L'édifice est une création "Art Déco" en briques, recréant quelque peu l'atmosphère de basiliques byzantines (volumes, mosaïques). La décoration est assez riche, au contraire par exemple de N.D. des Victoires à Lille qui présente quelques similitudes. Le presbytère et les autres locaux paroissiaux sont assortis, et forment un bel ensemble.
Le plan est à peu près carré au sol. Les voûtes suggèrent une croix grecque. L'absence de bas-côtés, la grande hauteur génèrent une très importante réverbération (de l'ordre de 5-6s) et un important gonflement des basses. On est donc surpris du volume que peuvent prendre les principaux de Gonzalez dans de telles conditions. En revanche, la lisibilité de la musique en souffre, et même les attaques de notes, d'habitude plutôt tranchantes, sont ici arrondies.
Historique
Je reproduis ci-dessous la notice affichée dans l'église :
L'instrument fut commandé par M. l'Abbé Sion, curé de la paroisse, aux établissements Gonzalez à Paris en 1936. Sur la proposition du facteur d'orgues, l'instrument fut présenté à l'exposition universelle, section catholique, de 1937 à Paris, avec la promesse qu'une partie de l'orgue parlerait pour Noël. L'instrument fut terminé en 1939.
Puis en 1952, l'instrument fut restauré et complété toujours par les établissements Gonzalez. Il fut inauguré le 16 octobre 1952 par Monseigneur Dutoit. Aux grandes orgues le maître André Marchal, titulaire du G.O. de Saint Eustache à Paris, les commentaires étant assurés par Norbert Dufourcq, professeur au conservatoire de Paris.
Monsieur Olivier fur titulaire de l'instrument jusqu'en 1969 ; depuis la relève est assurée par Paule Gilbert.
Actuellement l'instrument est entretenu par [ biffé : M. Cogez, facteur d'orgue à Tourcoing ] M. Pascal, facteur d'orgue à Lille.
Buffet
Brille par son absence. Il met en évidence bon nombre de tuyaux en cuivre, notamment utilisé pour les basses des principaux (pas seulement en montre).

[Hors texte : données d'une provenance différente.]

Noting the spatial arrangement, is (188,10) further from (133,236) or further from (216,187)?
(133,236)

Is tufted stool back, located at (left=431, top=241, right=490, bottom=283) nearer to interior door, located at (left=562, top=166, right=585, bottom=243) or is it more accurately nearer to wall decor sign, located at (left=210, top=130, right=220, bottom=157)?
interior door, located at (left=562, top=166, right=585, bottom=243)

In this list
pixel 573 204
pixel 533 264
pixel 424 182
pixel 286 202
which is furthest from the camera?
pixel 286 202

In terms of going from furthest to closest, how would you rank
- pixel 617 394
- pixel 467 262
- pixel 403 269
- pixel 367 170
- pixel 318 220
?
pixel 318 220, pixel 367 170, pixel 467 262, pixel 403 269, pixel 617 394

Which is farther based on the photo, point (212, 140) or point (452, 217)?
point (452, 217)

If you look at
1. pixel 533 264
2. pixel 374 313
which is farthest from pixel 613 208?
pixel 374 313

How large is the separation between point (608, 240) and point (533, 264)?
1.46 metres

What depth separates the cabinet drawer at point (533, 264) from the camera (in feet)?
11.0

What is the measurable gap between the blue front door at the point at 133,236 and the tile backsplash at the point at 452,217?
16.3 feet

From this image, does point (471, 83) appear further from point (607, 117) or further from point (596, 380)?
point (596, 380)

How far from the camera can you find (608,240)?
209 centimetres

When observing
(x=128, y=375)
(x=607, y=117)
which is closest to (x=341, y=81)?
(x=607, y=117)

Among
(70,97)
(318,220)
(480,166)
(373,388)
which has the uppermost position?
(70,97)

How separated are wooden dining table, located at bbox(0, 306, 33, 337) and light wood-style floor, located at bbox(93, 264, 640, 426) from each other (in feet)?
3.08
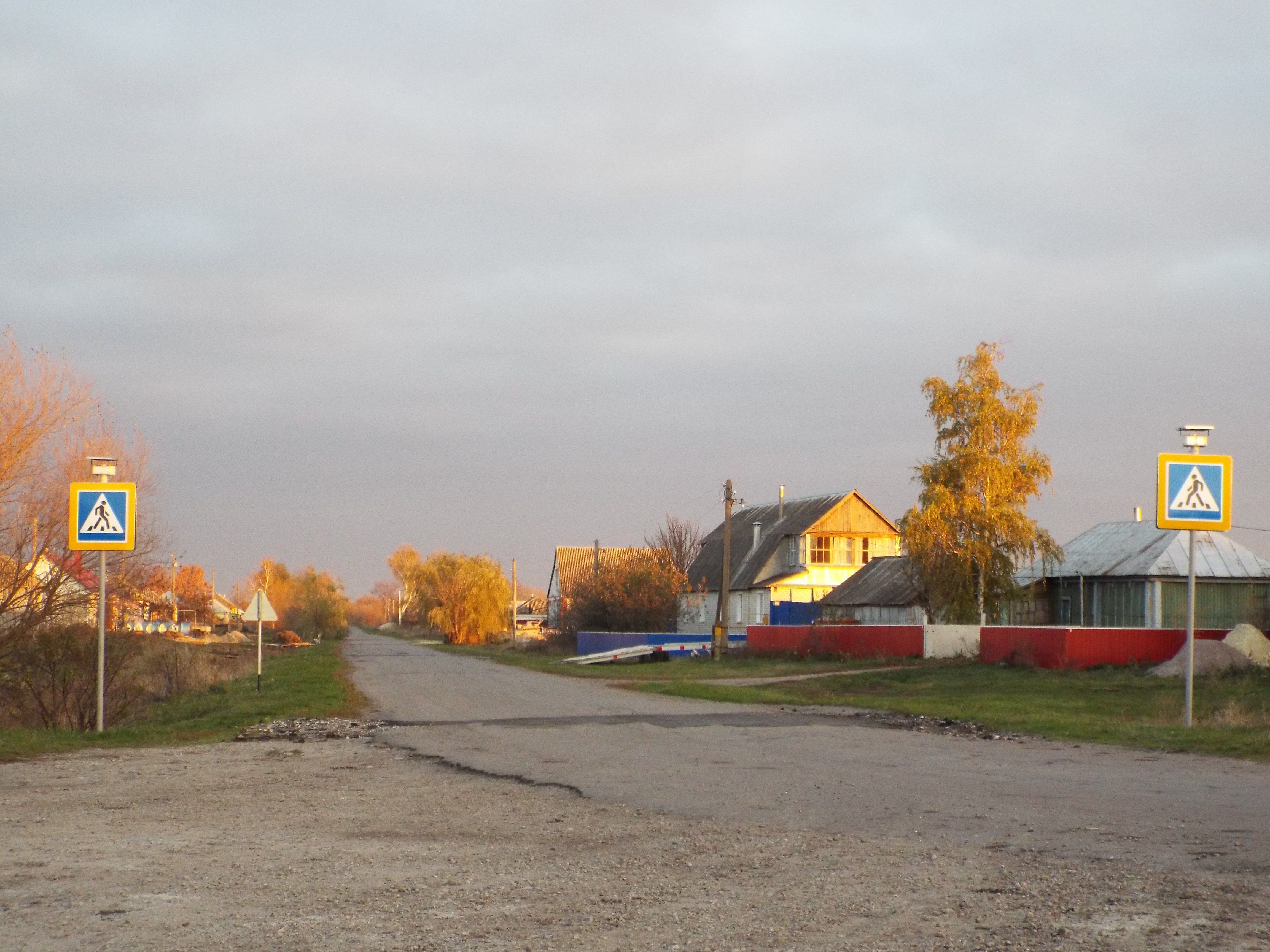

Le soubassement n'est pas dépourvu d'élégance. Il est consitué de minces planches de chêne assez clair, parfois incurvées (cf. photos). N'ayant pu pénétrer dans l'orgue, je ne sais pas comment tout cela se tient.
État actuel (2009)
Assez bon. L'orgue est très régulièrement utilisé pour les offices. Peu de récitals. Un accord général serait très souhaitable.
Composition actuelle
Semble être celle de 1952.
La disposition des sommiers est la suivante : la boîte du récit occupe la position centrale. Elle est surmontée du positif ("de couronne"), et encadrée des sommiers ut et ut# du grand orgue, lui même flanqué des sommiers de la pédale. Quelques tuyaux en bois sont postés derrière l'orgue, contre la verrière qui n'est occultée que par des plaques translucides, et alimentés via des relais pneumatiques. Les tuyaux en cuivre de la "tourelle" centrale sont probablement ceux, parlants, du principal 16 de pédale.
| 1 - Grand Orgue | 2 - Positif | 3 - Récit expr. | Pédale |
|---|---|---|---|
| Bourdon 16 | Principal 8 | Quintaton 8 | Principal 16 |
| Montre 8 | Cor de nuit 8 | Flûte à fuseau 8 | Soubasse 16 |
| Bourdon 8 | Flûte 4 | Dulciane 8 | Principal 8 |
| Flûte harmonique 8 | Nasard 2 2/3 | Voix céleste 8 | Bourdon 8 |
| Prestant 4 | Doublette 2 | Flûte conique 4 | Flûte 4 |
| Flûte à cheminée 4 | Quarte de Nasard 2 | Octavin 2 | Fourniture IV |
| Doublette 2 | Tierce 1 3/5 | Sesquialtera II | Bombarde 16 |
| Plein Jeu V | Larigot 1 1/3 | Plein Jeu V | Trompette 8 |
| Trompette 8 | Plein Jeu IV | Bombarde 16 | Clairon 4 |
| Clairon 4 | Cromorne 8 | Trompette 8 | |
| Chalumeau 4 | Clairon 4 |
Console "retournée" ; claviers de 56 notes, pédalier de 32 notes. Transmission mécanique non suspendue pour les notes, avec machine Barker pour le G.O., le tout d'une remarquable légèreté.
Toutes les tirasses et accouplements "normaux". Six combinaisons ajustables (merci O. Scalbert pour cette précision). Appels anches Pédale, GO, Pos, Rec.
Photos
Voir cette première galerie. Des photos de la console, et quelques vues supplémentaires, sont disponibles sur cette autre galerie. La seule particularité notable est l'usage de dominos pour le tirage de jeux, que Gonzalez a abandonnés par la suite, et les pédales d'appel en "boules de pétanque" miniatures, qui évitent d'esquinter les chaussures quand on les décroche.
L'aspect des photos est parfois variable du fait de la mise en marche progressive de l'éclairage (lampes à vapeur de sodium) au cours de la prise de vues.